5. Never For Ever (1980)
“As soon as I met the Fairlight,” Bush admitted in 1985 about the digital sampling synthesiser, “I realised that it was something I really couldn’t do without because it was just so integral to what I wanted to do with my music.” The possibilities are obvious on ‘Never For Ever’, the most lush of her albums to that point, where dreamy Minnie Riperton soul (‘Blow Away’) meets berserk vamping rock (‘Babooshka’). Its finest moment is the haunting ‘Breathing’ with Bush facing up to the burgeoning nuclear crisis as weapons move into Greenham Common. “What are we going to do/We are all going to die” is as direct as she ever gets, and has all the more grim power for that.
4. The Dreaming (1982)
This was where Bush started to take complete creative control, and the results were – well – pretty short on hit singles anyway. Feral, philosophical opener ‘Sat In Your Lap’ grazed the top 10, but the panting title track, the courtly ‘Suspended In Gaffa’ and the insane, corblimey caper ‘There Goes A Tenner’ did nothing. It’d get more unhinged with the donkey brays on ‘Get Out Of My House’ as Bush revelled in her freedom, sealing a reputation as a wild-eyed genius kook even as she gave her career a near-mortal clout. She would take a few years to regroup, commercially anyway, but ‘The Dreaming’ is about adventure beyond borders.

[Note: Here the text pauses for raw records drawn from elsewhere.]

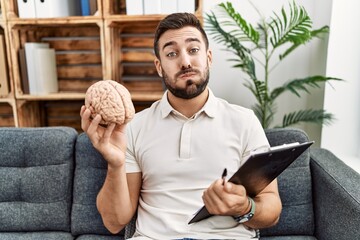 Handsome hispanic man holding brain working at psychology clinic puffing cheeks with funny face....
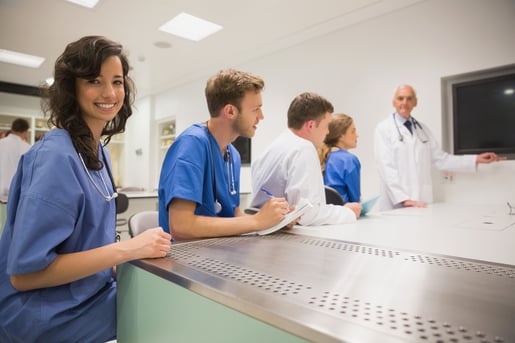 Medical student smiling at the camera during class at the university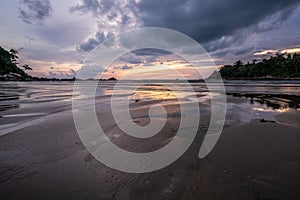 Susnet at Layan beach, lagoon in Phuket, Thailand  during  Low tide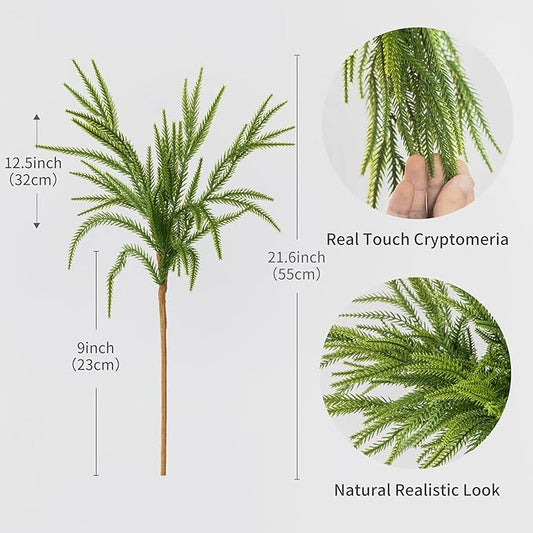 Green faux pine branch with realistic needle texture on a brown stem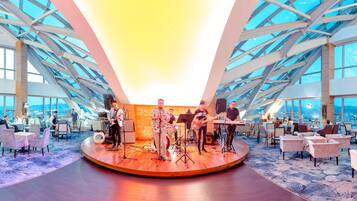 A modern hotel lobby with a stage for live music, seating areas, and large windows offering city views.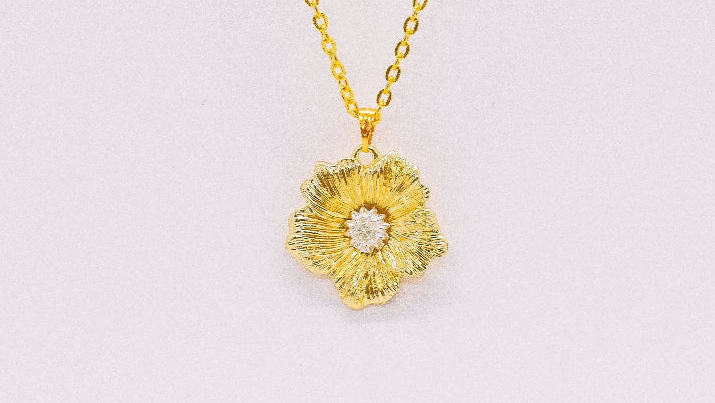Gold oval pendant necklace featuring a religious figure, surrounded by a border of small multicolored gemstones, displayed on a textured cream fabric background.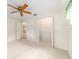 Bedroom with a ceiling fan and walk-in closet at 8704 Sw 94Th Ln # G, Ocala, FL 34481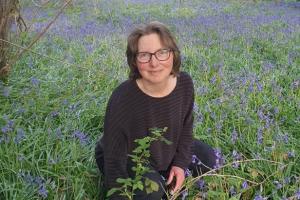 Rebecca Crane in a field of bluebells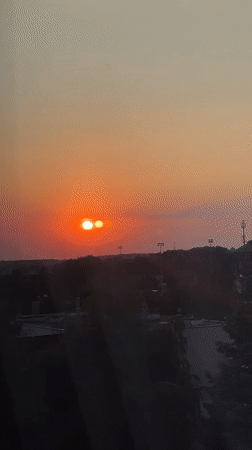 Lublin sunset with multi-orb optical effect, late summer evening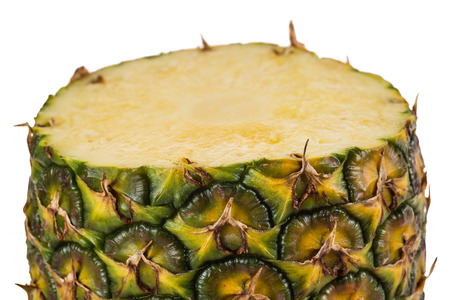 Fresh sliced pineapple. Half on white backgroundの写真素材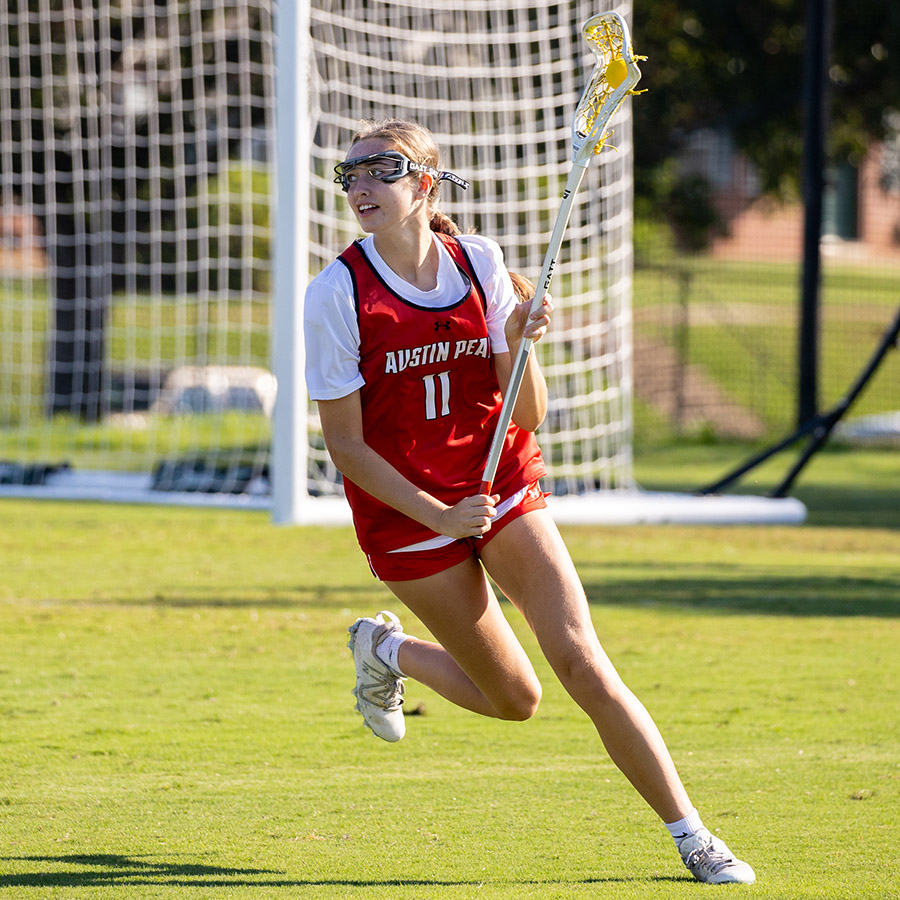 A Women's Lacrosse athlete catching the ball in the stick pocket and running across the field.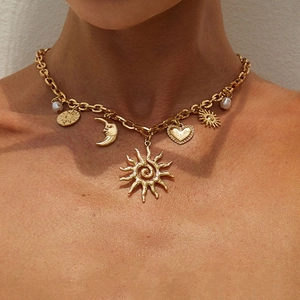 Vintage gold chunky chain necklace with embossed sun moon pendants and pearls for women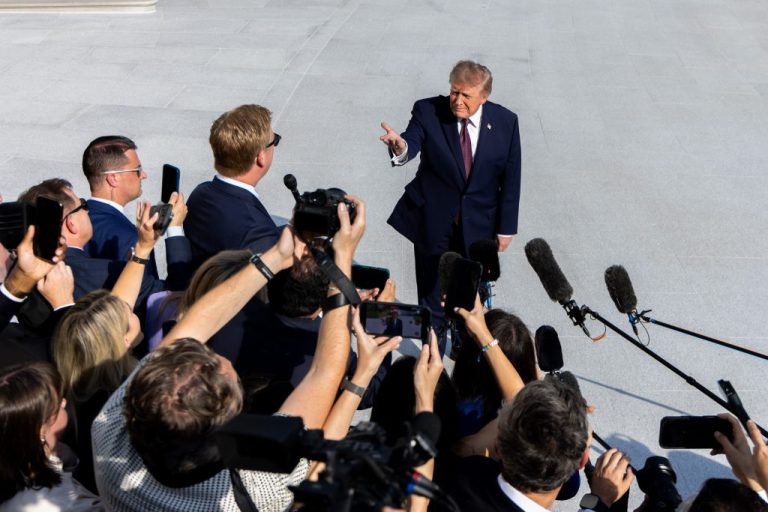 President Donald Trump speaks to members of the media.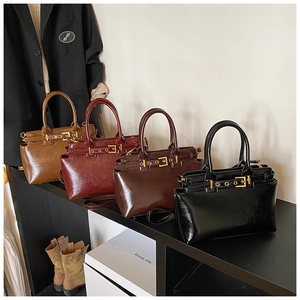 Detail view of vintage handbags in camel, burgundy, brown, and black with glossy finish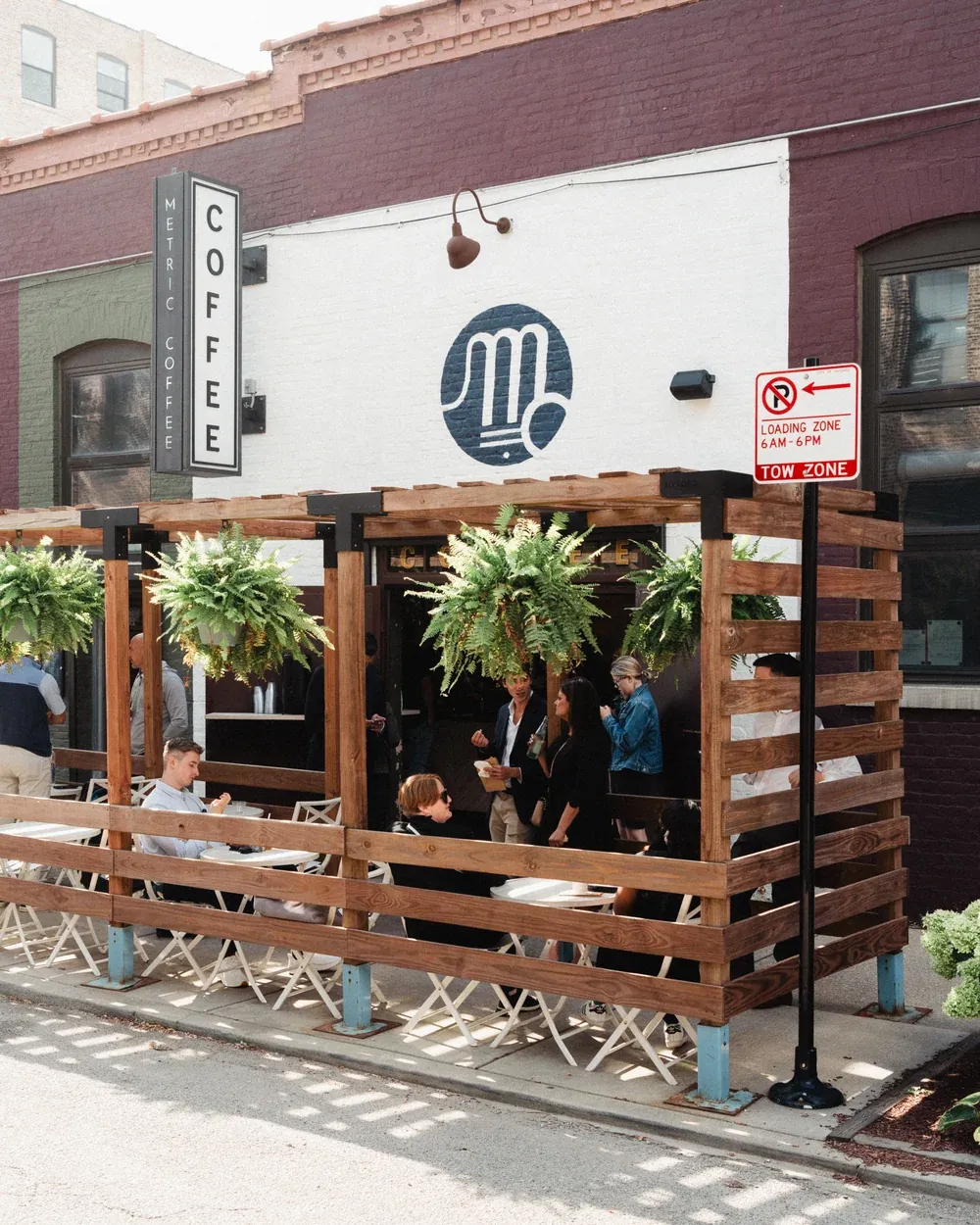 The wooden street patio of the Metric café in the Kinzie Corridor, with hanging ferns, folding chairs and the white M sign over the door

3. The Sensual World (1989)
Only Kate Bush would make an album boasting a song – ‘Heads We’re Dancing’ – about dancing, or not, with Hitler, but ‘The Sensual World’ stands out for more wholesome reasons. There’s the oozing title track with Bush playing the orgasmic Molly Bloom from Ulysses (but without permission, at this stage, to actually quote the book), the soaring, skittering and plain anthemic ‘Love And Anger’, and of course ‘This Woman’s Work’, one of the clutch of Bush songs that’ll always be right there, almost unbearable in its regret and dwindling hope.
2. Aerial (2005)
So that’s how Bush managed to stay out of the public eye for so long. “Eye of Braille/Hem of anorak/Stem of wallflower/Hair of doormat” – that’s the recipe of ‘How To Be Invisible’. It worked for 12 years, before she returned in a blaze of… honey, as it happens. Divided into two parts, ‘A Sea Of Honey’ and’ A Sky Of Honey’, ‘Aerial’ is a happy album that celebrates Bush’s son on the Tudor folk of ‘Bertie’ and her late mum on the delicate ‘A Coral Room’. Musical phrases repeat throughout, creating the feeling of a suite that swoops from the heart-stopping hooks of ‘Prologue’ to the Balearic funk of ‘Nocturn’. She even makes listing the components of Pi sound sensuous.
1. Hounds Of Love (1985)
“I wish I had a five-year plan but I never plan too far ahead,” Bush told NME in 1982. “I get into trouble because I always take longer to do things than I expect.” By the time ‘Hounds Of Love”s advance guard ‘Running Up That Hill’ arrived in 1985, Bush had been stuck on the ‘missing’ list – imagine getting worked up by a three-year gap now. So much made ‘Hounds Of Love’ worth that wait – the saucy sexual abandon of the title track, the dreamlike glitching phases of ‘Waking The Witch’, gorgeous fairy light coda ‘The Morning Fog’, the absolutely expressible joy of ‘Cloudbusting’ (“But just saying it could even make it happen!”) – and every bit of it makes it worth revisiting now.